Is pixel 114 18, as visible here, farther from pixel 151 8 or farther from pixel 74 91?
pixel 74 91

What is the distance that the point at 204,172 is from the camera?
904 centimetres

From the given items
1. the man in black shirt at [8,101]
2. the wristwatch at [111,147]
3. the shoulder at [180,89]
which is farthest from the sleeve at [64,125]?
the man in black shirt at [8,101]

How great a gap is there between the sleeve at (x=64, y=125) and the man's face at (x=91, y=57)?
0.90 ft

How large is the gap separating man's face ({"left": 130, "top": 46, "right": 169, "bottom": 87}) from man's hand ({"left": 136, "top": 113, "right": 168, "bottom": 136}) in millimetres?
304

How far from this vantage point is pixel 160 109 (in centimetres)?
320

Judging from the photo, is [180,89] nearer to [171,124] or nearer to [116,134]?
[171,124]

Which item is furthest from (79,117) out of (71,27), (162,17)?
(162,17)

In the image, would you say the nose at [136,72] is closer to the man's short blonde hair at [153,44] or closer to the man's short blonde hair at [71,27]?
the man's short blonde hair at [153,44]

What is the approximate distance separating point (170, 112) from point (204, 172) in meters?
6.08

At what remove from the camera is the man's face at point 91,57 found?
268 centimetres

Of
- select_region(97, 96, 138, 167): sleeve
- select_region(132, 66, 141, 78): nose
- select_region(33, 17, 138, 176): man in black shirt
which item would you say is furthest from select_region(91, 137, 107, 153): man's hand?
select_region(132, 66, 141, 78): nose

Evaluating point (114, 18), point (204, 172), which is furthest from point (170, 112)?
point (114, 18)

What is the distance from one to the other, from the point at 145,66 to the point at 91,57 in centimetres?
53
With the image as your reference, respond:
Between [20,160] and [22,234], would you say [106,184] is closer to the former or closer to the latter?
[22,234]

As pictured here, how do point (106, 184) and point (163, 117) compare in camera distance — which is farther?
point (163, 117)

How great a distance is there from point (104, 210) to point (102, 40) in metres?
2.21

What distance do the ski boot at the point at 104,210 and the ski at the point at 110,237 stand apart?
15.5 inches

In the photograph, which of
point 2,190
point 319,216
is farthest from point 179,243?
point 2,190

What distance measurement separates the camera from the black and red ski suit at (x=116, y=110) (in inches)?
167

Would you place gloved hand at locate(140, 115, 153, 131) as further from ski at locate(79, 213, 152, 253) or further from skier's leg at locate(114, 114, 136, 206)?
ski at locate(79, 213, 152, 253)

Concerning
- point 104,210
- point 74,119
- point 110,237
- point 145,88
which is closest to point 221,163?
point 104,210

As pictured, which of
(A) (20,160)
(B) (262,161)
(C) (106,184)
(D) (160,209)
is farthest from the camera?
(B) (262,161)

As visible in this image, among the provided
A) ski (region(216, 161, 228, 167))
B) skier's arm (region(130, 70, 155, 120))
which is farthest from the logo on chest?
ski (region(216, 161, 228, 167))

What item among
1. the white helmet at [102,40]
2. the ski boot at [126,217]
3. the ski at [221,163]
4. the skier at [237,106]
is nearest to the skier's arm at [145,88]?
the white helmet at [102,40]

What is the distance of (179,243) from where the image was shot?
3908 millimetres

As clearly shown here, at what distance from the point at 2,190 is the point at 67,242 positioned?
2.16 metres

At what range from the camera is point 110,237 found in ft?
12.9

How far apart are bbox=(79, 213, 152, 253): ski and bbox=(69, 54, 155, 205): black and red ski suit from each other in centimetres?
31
• • •
TASK REQUIREMENTS ▸
Quote every line from the line containing "As visible in this image, among the provided" through the closing line of the listing, including both.

CORRECT RESPONSE ▸
As visible in this image, among the provided
A) ski (region(216, 161, 228, 167))
B) skier's arm (region(130, 70, 155, 120))
which is farthest from the logo on chest?
ski (region(216, 161, 228, 167))

What item among
1. the white helmet at [102,40]
2. the ski boot at [126,217]
3. the ski at [221,163]
4. the skier at [237,106]
is nearest to the skier's arm at [145,88]?
the white helmet at [102,40]

What is the distance of (179,243) from where the image was shot?
3908 millimetres

As clearly shown here, at what distance from the point at 2,190 is the point at 67,242 positioned?
2.16 metres

At what range from the camera is point 110,237 found in ft?
12.9

How far apart are bbox=(79, 213, 152, 253): ski and bbox=(69, 54, 155, 205): black and red ski suit from each other in centimetres?
31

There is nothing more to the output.